Через несколько минут хозяйка вернулась, неся с собой добытый где-то у соседей сахар. Через час изба спала крепким сном. Только на половине хозяйки слышались вздохи и бормотание. Верно, и во сне ей не давал покоя Цветков. На другой день разведчики въехали в село, пугая кур и свиней, валявшихся в пыли. В раскрытых дворах изб, под навесом, ржали, перекликаясь с деревенскими, оседланные кони. По улицам шли спешившиеся кавалеристы с буханками хлеба и котелками.

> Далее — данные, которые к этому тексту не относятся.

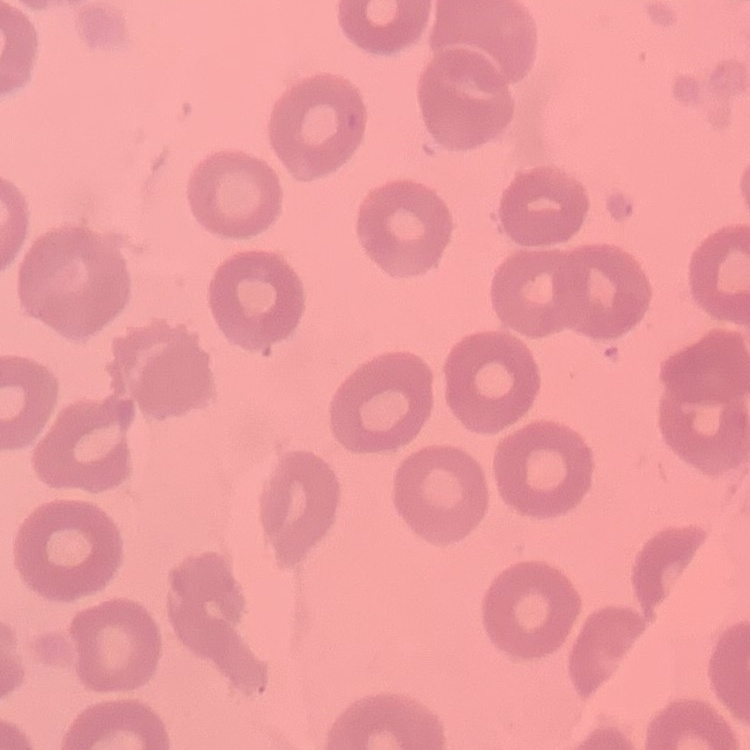 The erythrocytes exhibit no rouleaux formation. Field's or Giemsa stain. Thin blood smear. Square crop of a larger photomicrograph.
Classify this cell by malaria status.
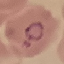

— Эй, «разведчики»! — крикнул Шарабанову поравнявшийся с ними парень в лампасах и бараньей шапке, с кринкой молока в руках, — разведку-то в тылу делали?
— Я тебе, кобылка! Получи! — Шарабанов неожиданно огрел парня нагайкой, наезжая на него грудью лошади.
Парень отскочил, расплескивая молоко, и заругался. Шарабанов с хохотом помчался дальше по улице.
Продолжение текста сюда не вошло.